On 07.03.2018 16:30, Paolo Invernizzi wrote:
On Wednesday, 7 March 2018 at 15:26:01 UTC, Timon Gehr wrote:
On 07.03.2018 15:08, Paolo Invernizzi wrote:
On Wednesday, 7 March 2018 at 13:55:11 UTC, Jonathan M Davis wrote:
[...]
Jonathan, I understand your point, but still I can't find an answer
to clarify my doubts.
Are we asking for no UB in @safe code?
Are we asking for UB in @safe code but constrained to no memory
corruptions?
/Paolo
UB is unconstrained by definition. If it is constrained, it is not UB.
That! Thanks!
So, @safe code is code where UB should not be possible?

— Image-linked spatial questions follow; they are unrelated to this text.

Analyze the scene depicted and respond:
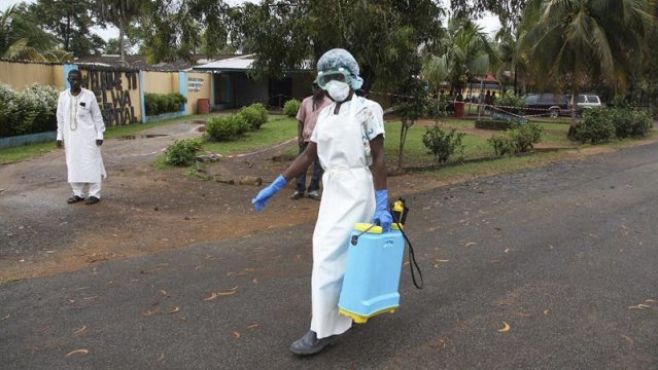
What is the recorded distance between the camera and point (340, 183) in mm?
3498

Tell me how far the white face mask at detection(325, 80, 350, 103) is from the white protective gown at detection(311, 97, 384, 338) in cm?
5

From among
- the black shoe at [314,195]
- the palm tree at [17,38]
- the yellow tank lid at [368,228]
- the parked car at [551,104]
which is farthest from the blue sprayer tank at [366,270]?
the parked car at [551,104]

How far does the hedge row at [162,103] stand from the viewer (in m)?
22.2

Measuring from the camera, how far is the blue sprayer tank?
Answer: 3270 millimetres

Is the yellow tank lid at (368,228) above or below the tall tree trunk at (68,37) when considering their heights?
below

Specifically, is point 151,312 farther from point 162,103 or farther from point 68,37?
point 68,37

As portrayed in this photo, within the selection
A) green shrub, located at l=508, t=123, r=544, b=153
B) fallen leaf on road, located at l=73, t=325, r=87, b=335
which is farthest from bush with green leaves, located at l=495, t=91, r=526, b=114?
fallen leaf on road, located at l=73, t=325, r=87, b=335

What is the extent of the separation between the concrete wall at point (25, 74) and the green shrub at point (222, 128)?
16.9 ft

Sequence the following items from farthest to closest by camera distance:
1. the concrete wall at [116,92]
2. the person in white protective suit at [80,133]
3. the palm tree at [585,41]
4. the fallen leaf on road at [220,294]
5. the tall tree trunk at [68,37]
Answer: the tall tree trunk at [68,37] → the concrete wall at [116,92] → the palm tree at [585,41] → the person in white protective suit at [80,133] → the fallen leaf on road at [220,294]

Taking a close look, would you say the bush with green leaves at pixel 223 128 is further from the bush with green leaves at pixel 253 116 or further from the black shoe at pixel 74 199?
the black shoe at pixel 74 199

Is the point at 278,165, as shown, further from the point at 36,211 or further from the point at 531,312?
the point at 531,312

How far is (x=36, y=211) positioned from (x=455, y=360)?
597 centimetres

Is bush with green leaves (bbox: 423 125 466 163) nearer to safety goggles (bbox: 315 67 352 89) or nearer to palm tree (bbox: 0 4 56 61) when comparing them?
safety goggles (bbox: 315 67 352 89)

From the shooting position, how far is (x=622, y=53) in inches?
749
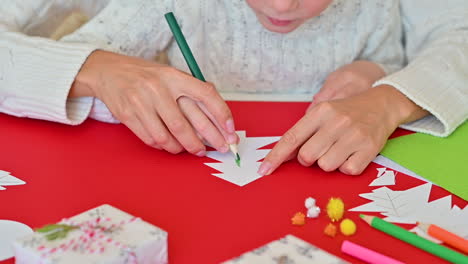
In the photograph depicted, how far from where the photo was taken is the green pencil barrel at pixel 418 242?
2.12 ft

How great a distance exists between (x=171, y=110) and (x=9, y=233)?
0.30m

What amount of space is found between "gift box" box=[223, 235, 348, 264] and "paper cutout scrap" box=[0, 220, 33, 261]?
23 centimetres

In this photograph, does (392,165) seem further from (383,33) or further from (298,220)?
(383,33)

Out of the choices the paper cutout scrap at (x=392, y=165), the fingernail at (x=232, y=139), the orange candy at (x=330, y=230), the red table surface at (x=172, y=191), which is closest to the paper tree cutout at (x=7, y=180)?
the red table surface at (x=172, y=191)

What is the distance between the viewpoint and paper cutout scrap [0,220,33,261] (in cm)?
63

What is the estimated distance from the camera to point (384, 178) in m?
0.85

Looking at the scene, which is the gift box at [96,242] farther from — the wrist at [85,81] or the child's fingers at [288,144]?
the wrist at [85,81]

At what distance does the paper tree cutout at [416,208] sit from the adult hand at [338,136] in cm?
7

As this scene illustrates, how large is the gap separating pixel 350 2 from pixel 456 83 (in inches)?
10.7

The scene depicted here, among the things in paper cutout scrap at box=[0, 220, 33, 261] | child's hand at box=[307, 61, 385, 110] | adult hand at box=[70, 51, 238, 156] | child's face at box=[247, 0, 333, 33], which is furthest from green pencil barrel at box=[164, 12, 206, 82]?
paper cutout scrap at box=[0, 220, 33, 261]

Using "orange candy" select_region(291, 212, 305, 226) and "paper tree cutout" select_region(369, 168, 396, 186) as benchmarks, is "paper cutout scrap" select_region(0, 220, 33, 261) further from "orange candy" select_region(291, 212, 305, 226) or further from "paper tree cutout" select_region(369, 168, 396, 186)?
"paper tree cutout" select_region(369, 168, 396, 186)

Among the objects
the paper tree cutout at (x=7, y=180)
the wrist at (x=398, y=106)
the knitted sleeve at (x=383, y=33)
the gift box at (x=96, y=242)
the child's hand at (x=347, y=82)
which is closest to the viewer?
the gift box at (x=96, y=242)

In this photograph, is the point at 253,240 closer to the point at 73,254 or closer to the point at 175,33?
the point at 73,254

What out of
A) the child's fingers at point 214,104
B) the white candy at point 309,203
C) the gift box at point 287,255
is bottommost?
the white candy at point 309,203
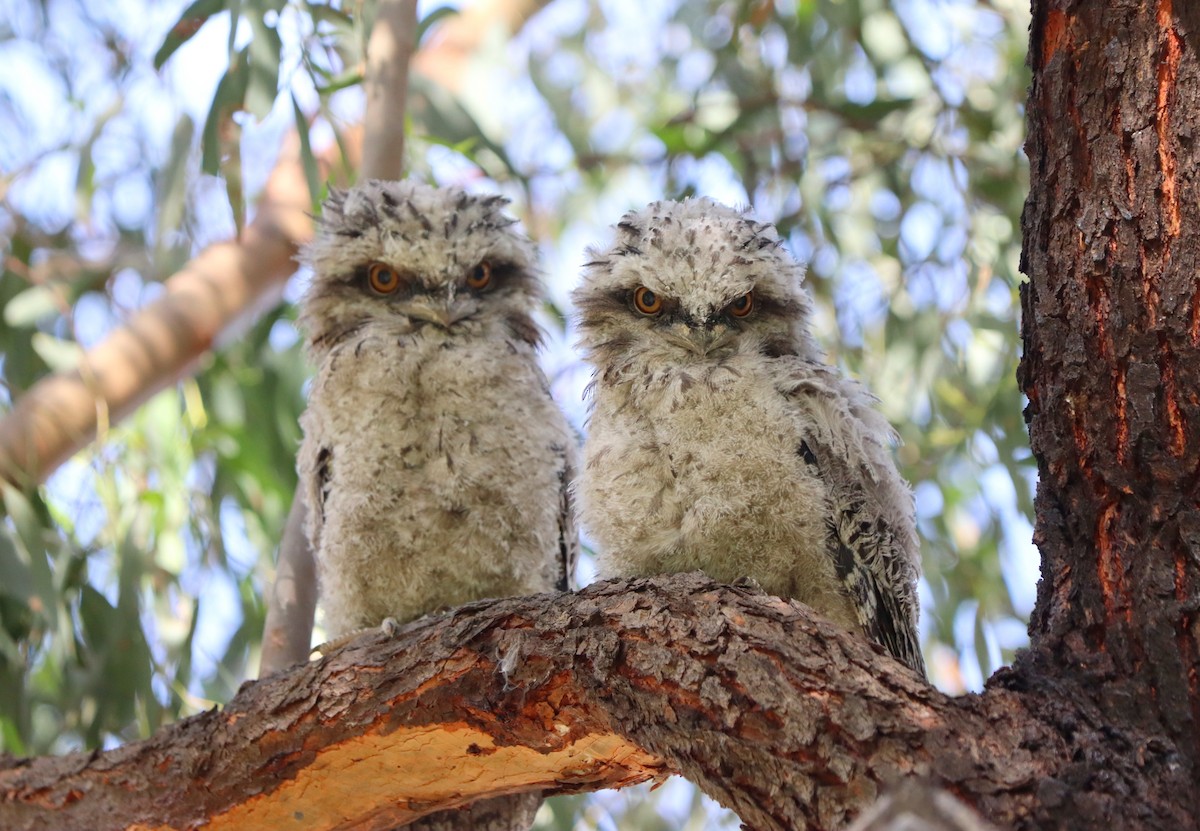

Yes. (If you have UB, memory corruption is one of the allowed outcomes,
but @safe should not allow memory corruption. So @safe needs to at least
ban UB. According to Walter @safe needs to ban memory corruption but not
more. Therefore, as memory corruption leads to UB (it is impractical to
specify anything else, at least for writes), @safe bans UB and nothing
else.)
Also note that even in @system code I don't want asserts to cause UB in
release. There should be an @system facility for this purpose. (The
situation is different than with bounds checks: if bounds checks fail,
there will always be a bad memory access, which is UB, but with asserts
it's always possible that the assert itself was wrong and the code
itself will not trigger UB.)
Is it pragmatically possible to reach that goal?
/Paolo
Yes. (Languages can be type safe and type systems can be arbitrarily
powerful.) It is certainly possible to _aim_ for that goal, which Walter
and Andrei have done on other occasions.